I proponenti, tra cui la Regione Piemonte, dicono che la tangenziale est è indispensabile e che il progetto è cambiato in senso meno impattante. Come in un eterno 1960 la classe politica locale vive in un boom economico che necessita di sempre nuove strade, ponti, gallerie, tangenziali. Ma tutto questo è finito. Per questo la tangenziale est è un assurdo economico, ambientale e sociale.

Gli interventi durante il convegno hanno messo bene in evidenza questo aspetto: oggi essere moderni significa ridurre l’impatto antropico sul territorio, non costruire nuove infrastrutture che attraggono camion, auto e traffico veicolare privato. Forse non è chiaro a tutti che il tempo dell’automobile è giunto al capolinea inesorabilmente e la mobilità, per le nuove generazioni in particolare, è qualcosa di legato al virtuale e non al fisico. L’enorme stabilimento di Mirafiori, distante pochi chilometri e semi chiuso da tempo, dovrebbe raccontare qualcosa: può non piacere, ma la storia è andata così. La guerra di dazi che si sta per scatenare semplicemente metterà un freno alla globalizzazione: sul piano locale questo significa che l’enorme quantità di capannoni industriali che fungono prevalentemente da magazzino per prodotti in arrivo dall’Asia, perderà di senso.

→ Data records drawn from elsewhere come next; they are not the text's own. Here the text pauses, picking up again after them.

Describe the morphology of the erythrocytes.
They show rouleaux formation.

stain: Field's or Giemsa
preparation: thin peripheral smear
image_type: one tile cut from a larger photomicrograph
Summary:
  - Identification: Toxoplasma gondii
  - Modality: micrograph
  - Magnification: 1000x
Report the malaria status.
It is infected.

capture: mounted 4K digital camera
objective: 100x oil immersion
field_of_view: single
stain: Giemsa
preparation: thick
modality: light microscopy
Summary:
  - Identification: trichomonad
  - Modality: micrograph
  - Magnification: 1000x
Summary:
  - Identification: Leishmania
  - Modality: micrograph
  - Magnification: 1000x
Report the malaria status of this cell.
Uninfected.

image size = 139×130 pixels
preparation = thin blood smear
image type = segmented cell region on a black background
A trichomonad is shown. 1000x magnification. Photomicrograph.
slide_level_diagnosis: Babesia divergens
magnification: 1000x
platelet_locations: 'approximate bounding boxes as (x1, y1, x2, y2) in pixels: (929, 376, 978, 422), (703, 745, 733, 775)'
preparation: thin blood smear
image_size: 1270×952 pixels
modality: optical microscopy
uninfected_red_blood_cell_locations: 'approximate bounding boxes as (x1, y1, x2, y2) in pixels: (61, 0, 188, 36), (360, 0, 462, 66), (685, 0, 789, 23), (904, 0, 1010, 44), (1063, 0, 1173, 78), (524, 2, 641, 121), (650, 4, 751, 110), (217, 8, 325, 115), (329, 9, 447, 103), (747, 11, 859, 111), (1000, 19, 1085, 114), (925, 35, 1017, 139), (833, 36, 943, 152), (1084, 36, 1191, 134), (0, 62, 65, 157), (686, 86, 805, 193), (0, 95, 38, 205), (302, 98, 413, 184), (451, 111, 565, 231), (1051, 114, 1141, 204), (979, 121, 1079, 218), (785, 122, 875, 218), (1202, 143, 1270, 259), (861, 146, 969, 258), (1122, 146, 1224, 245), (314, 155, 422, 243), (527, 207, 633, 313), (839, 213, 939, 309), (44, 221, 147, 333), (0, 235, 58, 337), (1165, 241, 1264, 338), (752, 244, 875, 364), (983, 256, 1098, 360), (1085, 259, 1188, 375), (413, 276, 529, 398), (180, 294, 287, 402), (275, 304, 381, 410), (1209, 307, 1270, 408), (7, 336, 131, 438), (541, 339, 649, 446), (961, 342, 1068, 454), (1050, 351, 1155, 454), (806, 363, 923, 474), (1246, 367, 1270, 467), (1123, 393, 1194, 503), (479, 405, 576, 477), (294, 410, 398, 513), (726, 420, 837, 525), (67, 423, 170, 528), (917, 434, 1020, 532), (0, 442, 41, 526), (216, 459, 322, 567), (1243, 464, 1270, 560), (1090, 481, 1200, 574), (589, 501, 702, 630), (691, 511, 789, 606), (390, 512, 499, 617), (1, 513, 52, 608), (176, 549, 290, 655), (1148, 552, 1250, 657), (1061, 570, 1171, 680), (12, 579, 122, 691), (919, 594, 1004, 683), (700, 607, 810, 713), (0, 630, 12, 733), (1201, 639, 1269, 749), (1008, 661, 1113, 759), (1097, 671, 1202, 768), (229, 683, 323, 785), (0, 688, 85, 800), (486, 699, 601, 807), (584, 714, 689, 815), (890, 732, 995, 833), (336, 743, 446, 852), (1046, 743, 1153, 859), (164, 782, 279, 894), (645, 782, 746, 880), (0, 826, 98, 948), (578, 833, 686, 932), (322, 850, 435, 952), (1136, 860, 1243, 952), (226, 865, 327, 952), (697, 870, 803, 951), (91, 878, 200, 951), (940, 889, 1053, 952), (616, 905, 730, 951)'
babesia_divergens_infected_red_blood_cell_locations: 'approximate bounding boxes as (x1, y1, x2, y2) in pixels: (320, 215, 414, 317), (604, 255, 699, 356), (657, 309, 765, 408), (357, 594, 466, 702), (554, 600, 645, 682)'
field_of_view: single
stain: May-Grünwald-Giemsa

In tale contesto pensare a un ulteriore sviluppo logistico infrastrutturale, per di più in mezzo alle colline, non ha molto senso. Ciò può dispiacere, può essere giudicato triste e barbaro, ma è ininfluente. Le nuove normative europee che colpiscono l’automobile e i gusti dei consumatori, nonché il prezzo sproporzionato delle nuove auto elettriche. rendono la tangenziale est un fossile ideologico.

Ora, sarebbe opportuno chiedere se la pianificazione economica, e territoriale, inerente le grandi opere risponde a una qualche ipotesi prospettica. In poche parole, se i proponenti si domandano «per chi costruiamo questa tangenziale tra le colline? Perché la costruiamo?». Cosa sarà di questa infrastruttura nel 2050 quando il trasporto su gomma di massa sarà, con ogni probabilità, il ricordo di persone ormai anziane? L’impatto di una tangenziale non è reversibile. A questo di solito viene risposto con delle ricadute immediate occupazionali, indubbiamente vere, nella migliore delle ipotesi. Spesa pubblica per redistribuire un po’ di ricchezza. Ma forse non sarebbe meglio investire in settori non saturi e più moderni?